Position: Platform Lead
Location: London/Hybrid (2 days a week onsite)
Salary: £70,000 - £85,000 + Benefits
The role:
The Technology Operations team design, develop and operate all infrastructure used for the businesses Technology across our data centres, Public Cloud, and offices. This encompasses multiple domains; compute, storage, connectivity, end-user computing, and monitoring tools. This includes both 3rd party and internally developed applications and the infrastructure that support the wider group.
Responsibilities:
- Contributes to the planning and implementation of infrastructure maintenance and updates. Implements agreed infrastructure changes and maintenance routines.

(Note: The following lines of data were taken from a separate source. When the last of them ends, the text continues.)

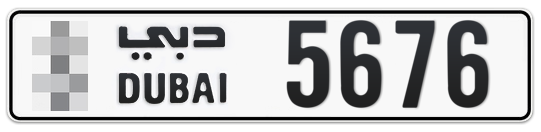 * 5676 - Plate numbers for sale in Dubai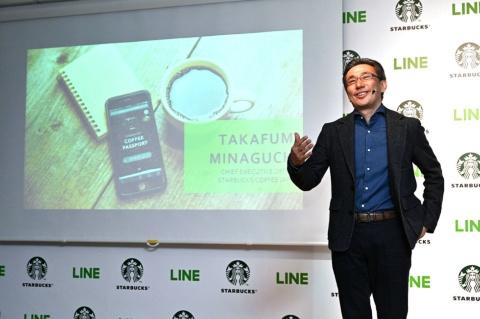 今回の業務提携について語るスターバックス コーヒー ジャパン最高経営責任者(CEO)の水口貴文氏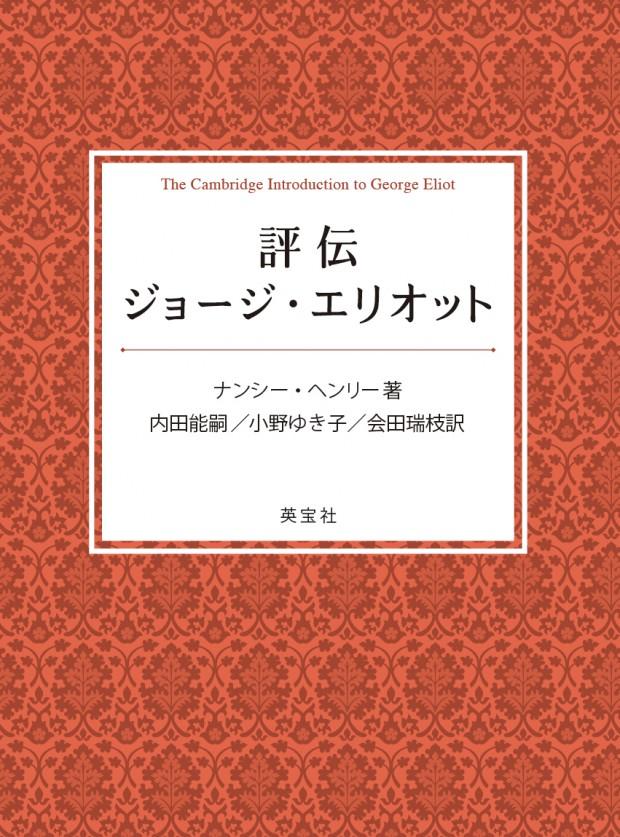 book0086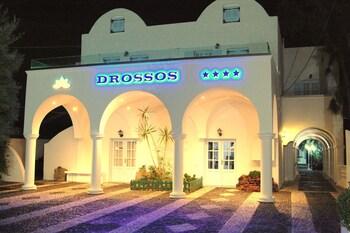 Drossos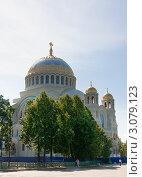 Купить «Морской Никольский собор. Кронштадт», фото № 3079123, снято 3 августа 2011 г. (c) Николай Коржов / Фотобанк Лори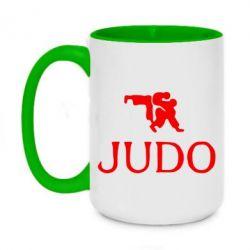 Кружка двухцветная 420ml Judo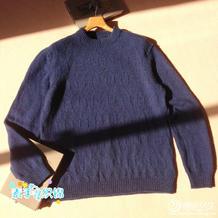 安之 男士棒针中圆领牦牛绒套头毛衣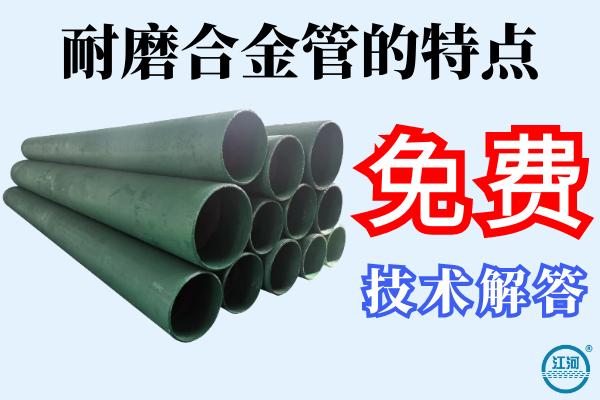 耐磨合金管的特点-42年厂家免费技术解答[江河]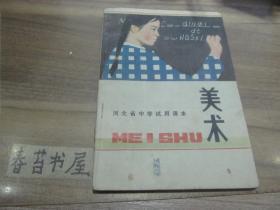 河北省中学试用课本---美术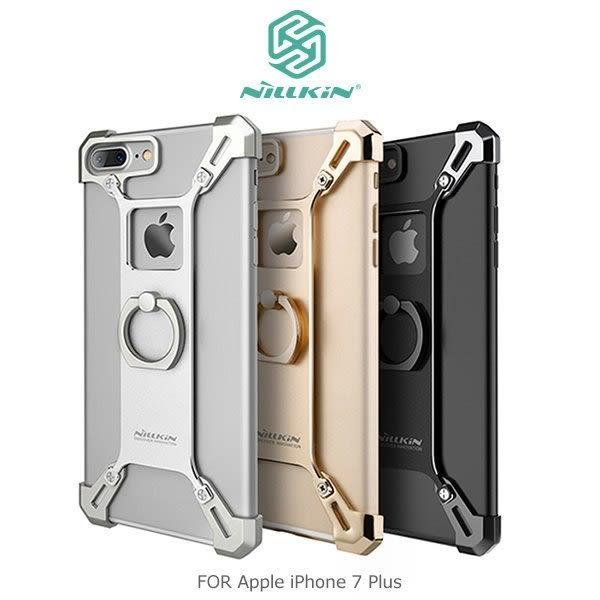 NILLKIN Apple iPhone 7 Plus 5.5吋 銳甲創意指環支架 可立 支架 鏤空 金屬殼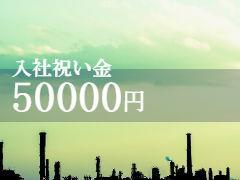 製造スタッフ(組立・加工)(1400円・寮・入社祝い金・日払い・赴任旅費全額支給)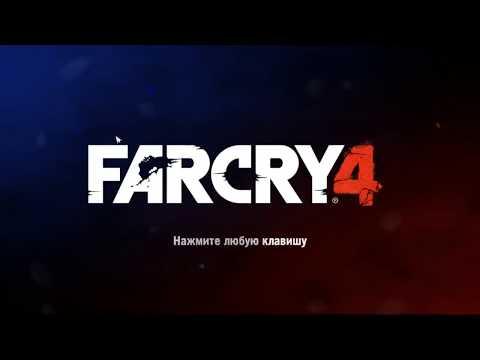 Запуск Far Cry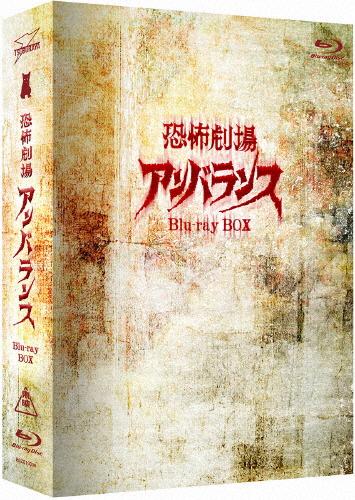 【送料無料】[枚数限定]恐怖劇場アンバランス Blu-ray BOX/渡辺美佐子[Blu-ray]【返品種別A】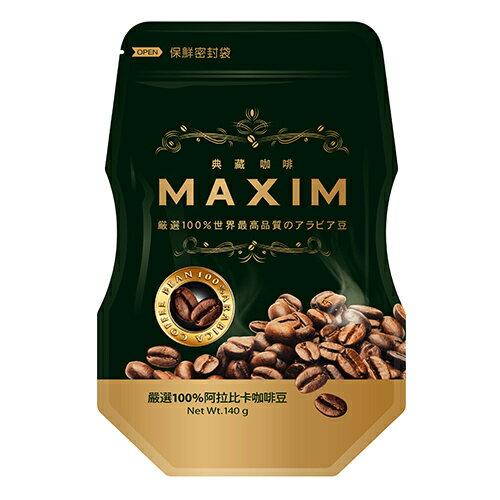 <br/><br/>  ★超值2件組★MAXIM典藏咖啡環保包140G【愛買】<br/><br/>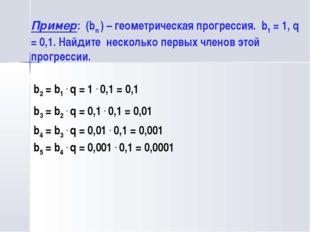 Пример: (bn ) – геометрическая прогрессия. b1 = 1, q = 0,1. Найдите несколько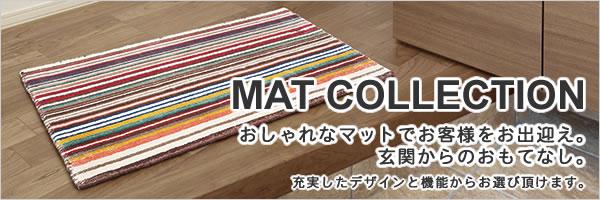 玄関マット MOM601 スクエアー【おしゃれ】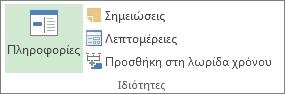 """Εικόνα κουμπιού """"Πληροφορίες εργασίας"""""""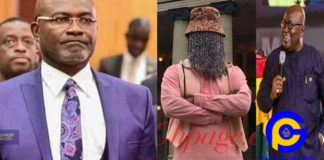 Audio: NPP uses me and discards me like I'm nothing-Ken Agyapong quits politics over Anas exposé
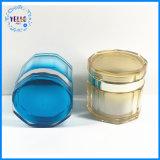低価格の贅沢な50ml化粧品のクリーム色の瓶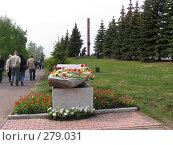 Купить «Аллея фронтовых подруг», фото № 279031, снято 9 мая 2008 г. (c) Владислав Семенов / Фотобанк Лори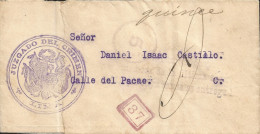 G)1911 PERU, JUZGADO DEL CRIMEN LIMA-COAT OF ARMS CIRC VIOLET STRIKE, 37 RED STRIKE, MANCO CAPAC, INTERNAL USAGE, XF - Peru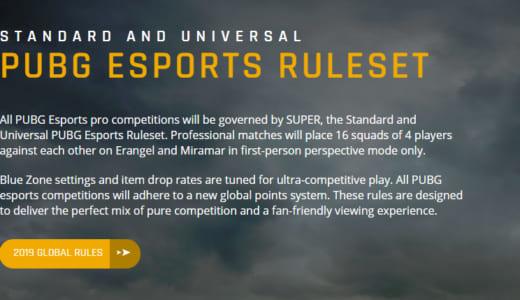 『PUBG』eスポーツ競技の2019年版グローバルルールセットが公開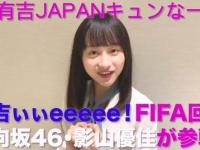 【日向坂46】有吉ぃぃeeeee!影ちゃん、丹生ちゃん出演決定!!!!!!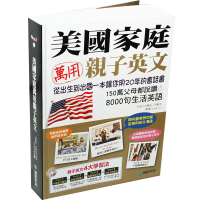 现货 美国家庭万用亲子英文 港台原版 含mp3光盘 英语会话学习书籍 少儿英文读物教程教材 洪贤珠 家庭少年儿童早教英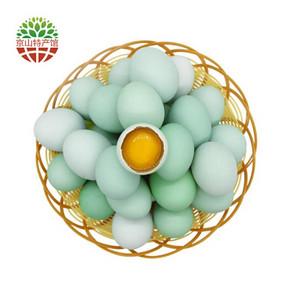 五谷喂养# 京山馆 新鲜农家自养土鸡蛋30枚  29.9元包邮(39.9-10券)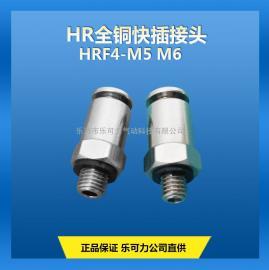 乐可力精品 气动接头全铜快插直通PC4-M5 M6公制螺纹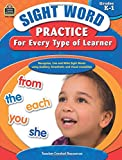 Sight Word Practice for Every Type of Learner Grd K-1
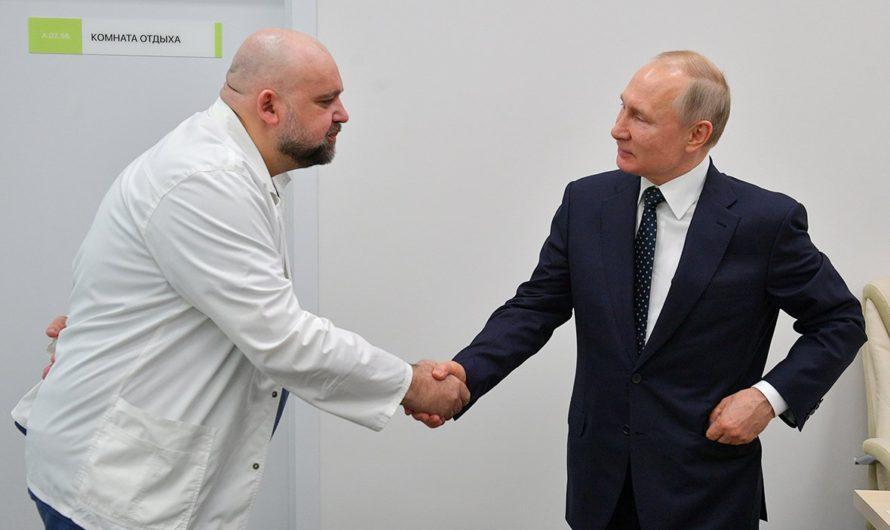 Проценко присвоили звание Героя Труда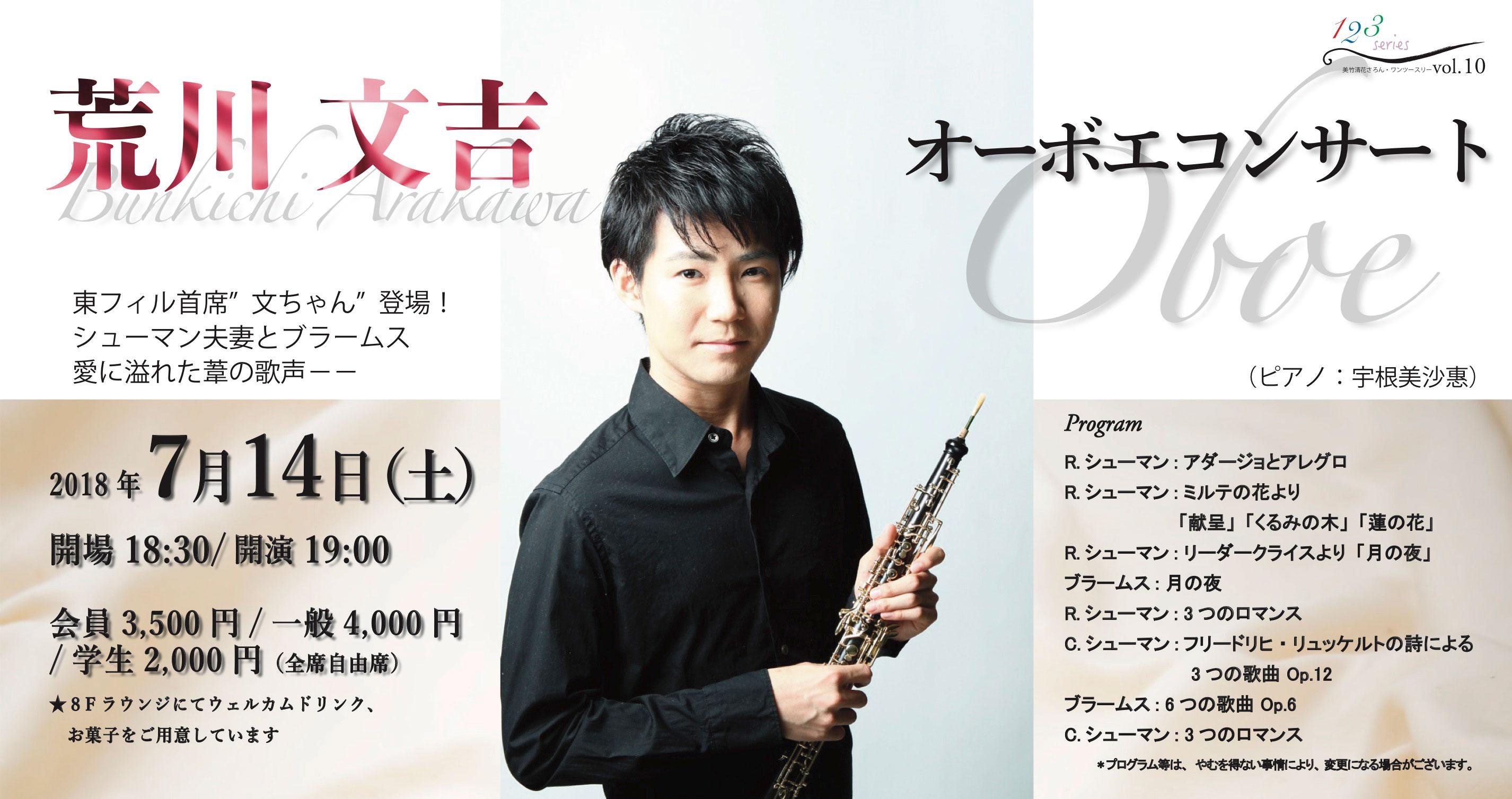 【完売】7月14日19:00~ 荒川文吉オーボエコンサート(ピアノ:宇根 美沙惠)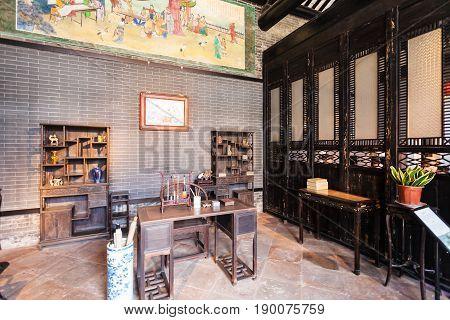 Working Room In Guangdong Folk Art Museum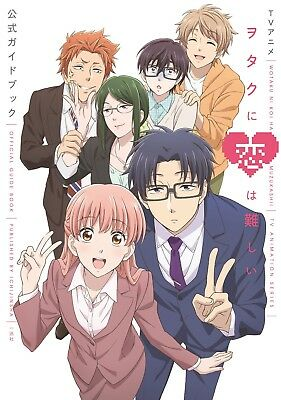 'NEW' Wotaku ni Koi wa Muzukashii Official Guide Book / Japan Anime Wotakoi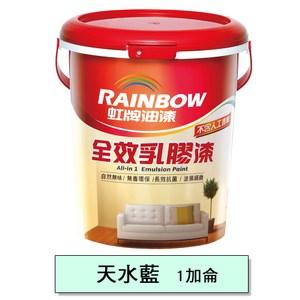 虹牌油漆 彩虹屋 全效乳膠漆 天水藍 1G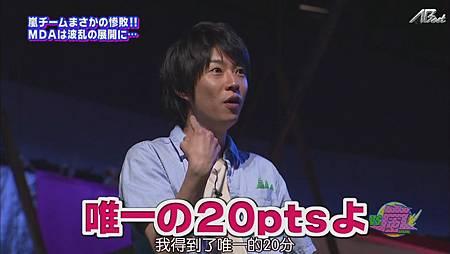 2011.04.28 VS嵐[23-16-18].JPG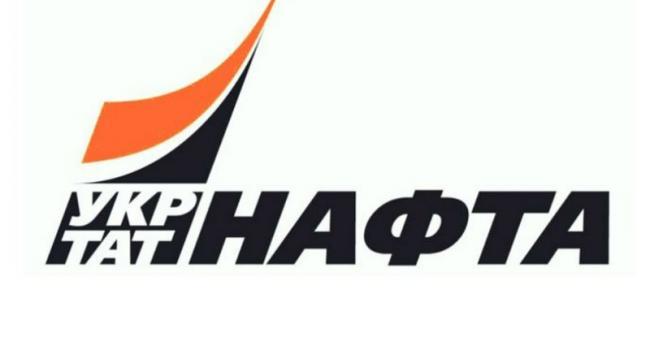 Малецкий и Ко могут остановить «Укртатнафту»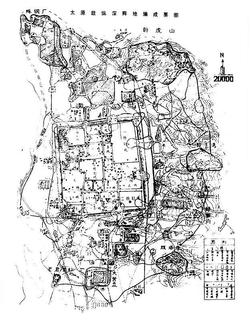the battle of taiyuan China-10-shanxi_v1_m56577569830510995pdf - download as pdf file (pdf), text file (txt) or view presentation slides online.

- Designs, develops and operates the Infrastructure platforms that allow development teams and business colleagues to consume infrastructure
- Ensures that incidents are handled according to agreed procedures.
- Facilitates recovery, following resolution of incidents. Documents and closes resolved incidents.
- Analyses causes of incidents, and informs service owners to minimise probability of recurrence, and contributes to service improvement.
- Facilitates recovery, following resolution of incidents. Ensures that resolved incidents are properly documented and closed.
- Provides technical expertise to enable the correct application of operational procedures.
- Assists with the specification, development, research and evaluation of service standards.
- Applies these standards to resolve or escalate issues and gives technical briefings to staff members.
- Carries out agreed system software maintenance tasks. Automates routine system administration tasks to specifications using standard tools and basic scripting.
- Monitors, measures and reports on infrastructure load, performance and security events. Identifies operational issues and contributes to their resolution.
- Uses infrastructure management tools to determine load and performance statistics. Configures tools and/or creates scripts to automate the provisioning, testing and deployment of new and changed infrastructure. Maintains operational procedures and checks that they are executed following agreed standards.
Key Skills
- Linux and Windows server operating systems
- Networking Infrastructure, Routing, Switching and Security
- Cloud Operations (preferably AWS)
- VMWare (or similar Hyper-Visor)
- Veeam or other backup technologies
- Observability delivery through Sumologic or similar
- Monitoring delivery through Prometheus or similar
- Advanced PowerShell or Python scripting
- Cloudflare WAF or similar
- Load balancing and autoscaling through F5 or Cloud
- Automation experience with Ansible
- Private cloud deployment is a plus
- Kubernetes deployment is a plus